__SET EXERCISE A__
From the court opinion on the holdover proceeding, reproduce the passage starting with "Mrs. Dorothy Adelman, 2618" and going on through "the said lease.".
__SET EXERCISE B__
In the court opinion on the holdover proceeding, how far in advance of the lease's expiration does section 15 require the tenant to give written notice of intent to exercise the renewal option?

__PAGE EXTRACT__
Frank S. Samansky, J.

This is a holdover proceeding instituted by the landlord against the tenant for possession of the demised premises. The landlord’s predecessor in title and the tenant herein entered into a lease of an apartment in a two-family house, commencing August 1, 1956 and ending July 31, 1959. The lease, landlord’s Exhibit 1, provided among other things in section 15 thereof as follows: “ So long as the tenant shall perform all the covenants and agreements herein contained and shall not be in default herein, the tenant shall have the option upon the expiration of this lease to remain as tenant for an additional period of two years, upon the same terms and conditions herein contained, providing tenant notifies the landlord in writing at least one month before the expiration of the terms of this lease of his intentions to exercise this option. ”

The following facts are conceded, and on November 10, 1959 were submitted upon stipulation to the court for its determination, the jury having been waived. That on June 5, 1959 the tenant, by his attorney, advised the landlord by letter, marked landlord’s Exhibit 2, as follows:

Mrs. Dorothy Adelman, 2618 Avenue X, Brooklyn, New York.
Re: 2nd Fir. Apt. and Garage Premises 2618 Avenue X, . Brooklyn, N. Y.
Dear Madam:
Please be advised that Mr. Arnold Applefield, the Tenant of the second floor apartment and garage at 2618 Avenue X, Brooklyn, N. Y., pursuant to the terms of a lease dated June 12th, 1959, between HARRY SLUTZKY, as landlord, and ARNOLD APPLEFIELD, as Tenant, does hereby elect to remain as a Tenant for an additional period of two (2) years upon the same terms and conditions of the said lease.
Please be further advised that demand is hereby made upon you to paint the entire apartment within thirty (30) days after the receipt of this letter by you in accordance with Paragraph 17th ” of the aforementioned lease.

__SUPPLIED INFORMATION__
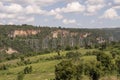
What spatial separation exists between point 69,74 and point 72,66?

__EXPECTED OUTPUT A__
Mrs. Dorothy Adelman, 2618 Avenue X, Brooklyn, New York.
Re: 2nd Fir. Apt. and Garage Premises 2618 Avenue X, . Brooklyn, N. Y.
Dear Madam:
Please be advised that Mr. Arnold Applefield, the Tenant of the second floor apartment and garage at 2618 Avenue X, Brooklyn, N. Y., pursuant to the terms of a lease dated June 12th, 1959, between HARRY SLUTZKY, as landlord, and ARNOLD APPLEFIELD, as Tenant, does hereby elect to remain as a Tenant for an additional period of two (2) years upon the same terms and conditions of the said lease.

__EXPECTED OUTPUT B__
At least one month before the expiration of the lease term.